**A fazer**
Como fica o texto sobre os primórdios do cinema italiano se você rebatizar "Vittorio Calcina" como "Calcina" no trecho que começa nas palavras que contêm "Em 11 de novembro" e para depois de "catálogo dos Lumière."? Reproduza esse trecho com a troca feita.
====== Trecho do documento ======
PRIMÓRDIOS DO CINEMA ITALIANO

outubro 6, 2021

Em 11 de novembro de 1895, Filoteo Alberini patenteou um aparelho denominado Kinetografo Alberini, mas esta invenção rudimentar foi rapidamente ultrapassada pelo Cinematógrafo dos irmãos Lumière, máquina usada como câmera, projetor e copiadora, portátil, e acionada manualmente, não dependendo de uma fonte de eletricidade.

Filoteo Alberini

 O primeiro representante dos Lumière na Itália foi Vittorio Calcina, treinado pelo chefe dos operadores de câmera da fábrica de Lyon, Jean Alexandre Louis Promio, que viajou por vários países da Europa para divulgar o Cinematógrafo, inclusive na Itália, onde filmou a cidade de Veneza de uma gôndola em movimento. Enquanto Promio continuava suas viagens pela Europa, Vittorio Calcina registrava eventos e visitas reais e ajudava a enriquecer o catálogo dos Lumière.

Em 1896 um imitador dos Lumière, Italo Pacchioni, inventou uma máquina semelhante ao cinematógrafo, com a qual filmou um inevitável Arrivo del treno ala Stazione di Milano, algumas “vistas” cômicas (v. g. La Gabbia dei Matti, Il Finto Storpio, La Bataglia di Neve) e atualidades como I funerali de Umberto I e I funerali di Giuseppe Verdi a Milano.

Ainda em 1896, Leopoldo Fregoli, o famoso transformista (muito popular em nosso país onde se apresentou em 1895 no Teatro Lyrico, em 1915 no Palace-Theatre e em 1925 no Teatro Recreio) encontrou-se com Louis Lumière e obteve alguns filmes deste último para usá-los como parte de seus espetáculos. O sucesso destes encorajou-o a filmar seus próprios números no palco. Ele usou muitos truques e teve ainda a idéia de projetar seus filmes ao contrário. Além disso criou um acompanhamento vocal dos bastidores imitando as vozes dos personagens na tela.
====== Dados armazenados ======
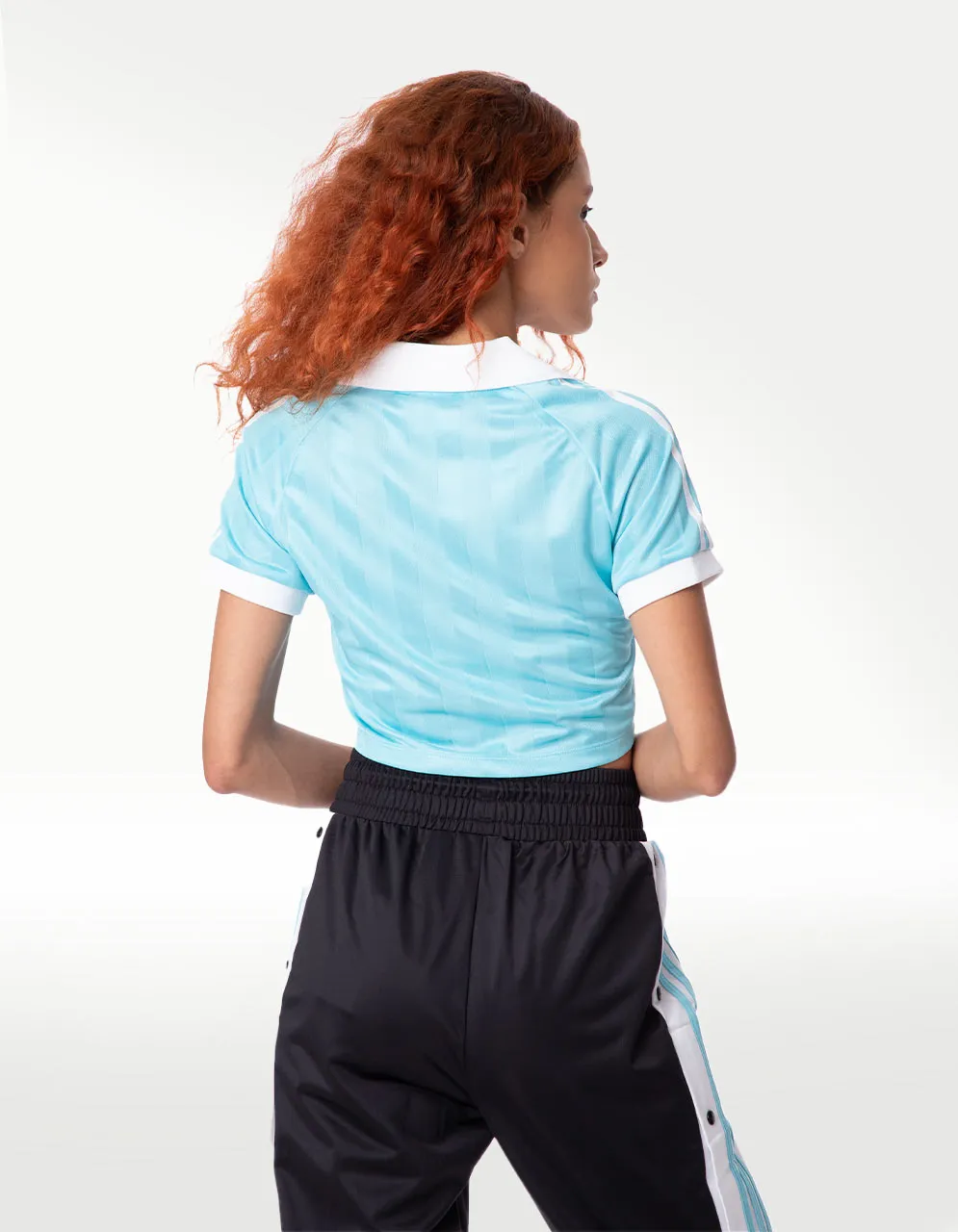 CROP TOP ADIDAS SOCCER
======
**Resultado do exercício**
Em 11 de novembro de 1895, Filoteo Alberini patenteou um aparelho denominado Kinetografo Alberini, mas esta invenção rudimentar foi rapidamente ultrapassada pelo Cinematógrafo dos irmãos Lumière, máquina usada como câmera, projetor e copiadora, portátil, e acionada manualmente, não dependendo de uma fonte de eletricidade.

Filoteo Alberini

 O primeiro representante dos Lumière na Itália foi Calcina, treinado pelo chefe dos operadores de câmera da fábrica de Lyon, Jean Alexandre Louis Promio, que viajou por vários países da Europa para divulgar o Cinematógrafo, inclusive na Itália, onde filmou a cidade de Veneza de uma gôndola em movimento. Enquanto Promio continuava suas viagens pela Europa, Calcina registrava eventos e visitas reais e ajudava a enriquecer o catálogo dos Lumière.